DegreeOfFreedom *operator()(...) const

DegreeOfFreedom *operator()(const FuncNode*, int component) const;
DegreeOfFreedom *operator()(const FuncNode&, int component) const;
DegreeOfFreedom *operator()(const ElementFuncNodeIterator&, int component) const;
DegreeOfFreedom *operator()(const ElementFuncNodeIterator&, const IteratorP&) const; 

This family of methods are all ways of obtaining the value of a Field at the given Node. The different methods are provided for convenience, to allow different representations of Nodes or Field components. All of these methods return a pointer to a DegreeOfFreedom object, which wraps the actual Field component value and is stored at the Node.

DegreeOfFreedoms are low-level, fairly primitive objects, so these methods cannot be used to extract aggregate values (such as all of the components of a multicomponent Field). To do that, see Field::output.
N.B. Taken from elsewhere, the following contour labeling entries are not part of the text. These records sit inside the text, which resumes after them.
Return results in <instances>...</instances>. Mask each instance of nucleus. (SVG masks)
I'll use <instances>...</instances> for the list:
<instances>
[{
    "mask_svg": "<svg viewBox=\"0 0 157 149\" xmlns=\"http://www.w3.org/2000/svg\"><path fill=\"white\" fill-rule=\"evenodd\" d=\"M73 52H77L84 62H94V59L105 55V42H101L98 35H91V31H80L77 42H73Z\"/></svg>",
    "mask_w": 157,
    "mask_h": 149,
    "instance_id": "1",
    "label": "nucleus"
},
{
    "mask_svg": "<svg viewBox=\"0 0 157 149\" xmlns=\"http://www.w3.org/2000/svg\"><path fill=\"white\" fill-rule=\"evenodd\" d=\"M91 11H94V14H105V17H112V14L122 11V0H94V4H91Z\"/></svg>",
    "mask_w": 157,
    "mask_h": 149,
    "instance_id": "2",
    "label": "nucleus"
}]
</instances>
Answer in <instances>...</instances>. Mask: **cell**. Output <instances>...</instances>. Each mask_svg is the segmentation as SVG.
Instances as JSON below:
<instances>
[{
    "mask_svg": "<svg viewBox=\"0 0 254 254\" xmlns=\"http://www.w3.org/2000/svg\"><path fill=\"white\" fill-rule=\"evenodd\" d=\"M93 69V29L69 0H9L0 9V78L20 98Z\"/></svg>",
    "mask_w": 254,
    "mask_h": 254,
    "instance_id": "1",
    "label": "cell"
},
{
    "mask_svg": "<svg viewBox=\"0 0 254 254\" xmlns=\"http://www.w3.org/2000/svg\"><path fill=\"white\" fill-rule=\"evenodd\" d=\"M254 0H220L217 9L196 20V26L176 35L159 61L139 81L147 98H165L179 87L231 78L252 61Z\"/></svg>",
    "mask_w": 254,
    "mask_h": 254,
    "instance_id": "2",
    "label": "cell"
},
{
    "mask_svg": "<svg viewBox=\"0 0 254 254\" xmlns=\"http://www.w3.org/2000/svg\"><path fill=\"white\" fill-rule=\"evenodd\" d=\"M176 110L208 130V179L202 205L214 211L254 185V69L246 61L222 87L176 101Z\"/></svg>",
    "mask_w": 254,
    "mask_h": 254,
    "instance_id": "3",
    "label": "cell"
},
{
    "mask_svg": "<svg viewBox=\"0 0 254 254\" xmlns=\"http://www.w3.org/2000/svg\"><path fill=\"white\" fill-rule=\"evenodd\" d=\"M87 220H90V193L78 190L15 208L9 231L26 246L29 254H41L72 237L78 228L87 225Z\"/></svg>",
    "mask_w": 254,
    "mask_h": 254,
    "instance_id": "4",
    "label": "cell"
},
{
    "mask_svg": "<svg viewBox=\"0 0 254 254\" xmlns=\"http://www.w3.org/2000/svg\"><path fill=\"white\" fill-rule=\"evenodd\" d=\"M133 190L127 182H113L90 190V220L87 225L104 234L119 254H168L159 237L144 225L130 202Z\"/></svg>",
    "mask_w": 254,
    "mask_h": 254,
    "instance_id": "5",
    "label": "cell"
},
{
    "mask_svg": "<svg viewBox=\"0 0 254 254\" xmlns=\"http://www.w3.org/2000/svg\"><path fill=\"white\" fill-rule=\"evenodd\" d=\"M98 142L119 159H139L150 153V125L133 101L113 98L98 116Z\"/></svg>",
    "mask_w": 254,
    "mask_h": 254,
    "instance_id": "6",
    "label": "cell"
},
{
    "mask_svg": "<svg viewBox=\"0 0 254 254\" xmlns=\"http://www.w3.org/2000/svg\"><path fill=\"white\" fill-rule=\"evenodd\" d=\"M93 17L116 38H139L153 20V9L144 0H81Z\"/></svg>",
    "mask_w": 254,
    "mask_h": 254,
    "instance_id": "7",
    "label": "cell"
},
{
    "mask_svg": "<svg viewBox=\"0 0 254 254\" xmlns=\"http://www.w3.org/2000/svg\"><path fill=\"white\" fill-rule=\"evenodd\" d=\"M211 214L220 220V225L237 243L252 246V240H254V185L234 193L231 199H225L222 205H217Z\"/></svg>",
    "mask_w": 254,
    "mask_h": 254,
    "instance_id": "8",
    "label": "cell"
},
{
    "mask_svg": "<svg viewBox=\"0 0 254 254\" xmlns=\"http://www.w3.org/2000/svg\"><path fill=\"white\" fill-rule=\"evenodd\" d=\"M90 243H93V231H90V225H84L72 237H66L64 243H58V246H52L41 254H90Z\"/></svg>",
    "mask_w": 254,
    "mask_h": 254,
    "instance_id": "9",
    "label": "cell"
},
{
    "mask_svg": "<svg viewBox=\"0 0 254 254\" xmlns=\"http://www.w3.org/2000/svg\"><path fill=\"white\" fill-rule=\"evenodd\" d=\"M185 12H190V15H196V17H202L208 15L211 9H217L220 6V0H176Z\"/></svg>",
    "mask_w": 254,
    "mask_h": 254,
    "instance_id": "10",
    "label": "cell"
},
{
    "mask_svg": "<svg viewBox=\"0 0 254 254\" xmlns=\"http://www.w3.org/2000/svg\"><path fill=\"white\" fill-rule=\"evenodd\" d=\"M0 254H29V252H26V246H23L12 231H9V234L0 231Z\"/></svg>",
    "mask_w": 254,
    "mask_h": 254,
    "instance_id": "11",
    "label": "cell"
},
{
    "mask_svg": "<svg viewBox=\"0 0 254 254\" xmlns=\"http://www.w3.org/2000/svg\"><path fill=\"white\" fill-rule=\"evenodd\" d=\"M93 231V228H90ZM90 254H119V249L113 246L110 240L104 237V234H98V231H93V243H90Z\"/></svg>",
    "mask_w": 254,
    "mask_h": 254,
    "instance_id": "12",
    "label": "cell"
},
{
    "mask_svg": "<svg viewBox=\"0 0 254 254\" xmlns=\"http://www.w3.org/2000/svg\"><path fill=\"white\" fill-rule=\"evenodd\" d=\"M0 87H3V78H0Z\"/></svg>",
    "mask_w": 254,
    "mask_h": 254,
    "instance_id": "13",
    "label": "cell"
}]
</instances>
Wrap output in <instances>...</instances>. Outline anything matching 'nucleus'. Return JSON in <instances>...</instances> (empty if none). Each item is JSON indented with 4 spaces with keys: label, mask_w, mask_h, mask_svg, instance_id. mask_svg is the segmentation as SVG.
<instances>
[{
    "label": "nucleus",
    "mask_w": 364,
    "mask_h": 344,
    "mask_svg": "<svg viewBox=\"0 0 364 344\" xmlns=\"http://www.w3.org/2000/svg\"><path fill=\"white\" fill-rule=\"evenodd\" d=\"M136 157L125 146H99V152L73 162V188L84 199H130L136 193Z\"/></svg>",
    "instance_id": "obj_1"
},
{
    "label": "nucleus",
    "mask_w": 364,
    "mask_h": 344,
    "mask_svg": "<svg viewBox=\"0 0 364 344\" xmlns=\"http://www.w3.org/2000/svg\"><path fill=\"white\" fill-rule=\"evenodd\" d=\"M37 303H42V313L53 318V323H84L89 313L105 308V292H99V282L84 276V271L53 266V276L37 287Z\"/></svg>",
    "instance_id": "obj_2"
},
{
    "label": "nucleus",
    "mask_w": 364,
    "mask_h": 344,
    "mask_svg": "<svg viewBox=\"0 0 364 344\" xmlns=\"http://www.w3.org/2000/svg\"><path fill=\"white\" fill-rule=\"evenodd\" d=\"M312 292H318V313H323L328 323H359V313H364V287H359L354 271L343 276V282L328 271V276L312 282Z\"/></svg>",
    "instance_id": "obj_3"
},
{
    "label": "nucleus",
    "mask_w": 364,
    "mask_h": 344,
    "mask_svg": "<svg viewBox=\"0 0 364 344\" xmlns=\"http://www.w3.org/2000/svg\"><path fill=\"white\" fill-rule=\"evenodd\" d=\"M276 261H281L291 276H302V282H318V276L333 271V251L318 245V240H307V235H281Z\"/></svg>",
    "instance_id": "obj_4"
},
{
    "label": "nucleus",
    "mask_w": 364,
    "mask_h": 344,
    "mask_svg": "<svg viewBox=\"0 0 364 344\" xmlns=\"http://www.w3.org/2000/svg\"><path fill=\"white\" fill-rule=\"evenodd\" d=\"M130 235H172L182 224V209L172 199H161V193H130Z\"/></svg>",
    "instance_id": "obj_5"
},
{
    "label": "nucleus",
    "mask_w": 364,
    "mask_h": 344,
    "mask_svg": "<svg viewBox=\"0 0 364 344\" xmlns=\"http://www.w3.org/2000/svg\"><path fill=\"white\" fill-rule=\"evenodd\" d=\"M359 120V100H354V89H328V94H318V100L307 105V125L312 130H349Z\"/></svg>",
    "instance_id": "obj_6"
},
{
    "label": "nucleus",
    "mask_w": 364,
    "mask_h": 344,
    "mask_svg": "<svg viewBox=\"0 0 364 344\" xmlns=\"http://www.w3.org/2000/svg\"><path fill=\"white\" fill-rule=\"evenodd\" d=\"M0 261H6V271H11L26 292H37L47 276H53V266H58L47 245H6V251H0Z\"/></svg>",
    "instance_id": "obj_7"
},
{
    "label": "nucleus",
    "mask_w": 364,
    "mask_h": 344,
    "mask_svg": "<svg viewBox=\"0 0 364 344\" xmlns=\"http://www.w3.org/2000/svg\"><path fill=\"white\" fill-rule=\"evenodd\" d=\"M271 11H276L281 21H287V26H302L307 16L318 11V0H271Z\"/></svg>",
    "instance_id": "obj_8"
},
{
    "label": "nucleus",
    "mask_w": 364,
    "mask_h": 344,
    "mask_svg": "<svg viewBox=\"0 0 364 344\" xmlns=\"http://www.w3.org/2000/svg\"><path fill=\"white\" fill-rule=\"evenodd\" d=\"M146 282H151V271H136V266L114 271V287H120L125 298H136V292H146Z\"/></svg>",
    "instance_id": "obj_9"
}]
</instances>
These functions only return Field values at Nodes. To get values interpolated at an arbitrary point within an Element, see Element::outputField.

double value(node, component)

The value function is a shortcut for evaluating a component of a Field at a Node. In C++, the given node must be a FuncNode pointer or a ElementFuncNodeIterator reference. In Python, it must be a FuncNode object.

OutputValue output(...) const

OutputValue output(const ElementFuncNodeIterator&) const;
OutputValue output(const FuncNode&) const = 0; 

These functions return an OutputValue object which wraps an OutputVal object which contains the value of the Field at the given Node. These calls are mostly used as a mechanism for generically transferring Field values to Python when plotting data, but they can also be useful when writing Field-dependent Propertys.

The output functions differ from Field::operator() by returning all of the components of a multi-dimensional Field in one call.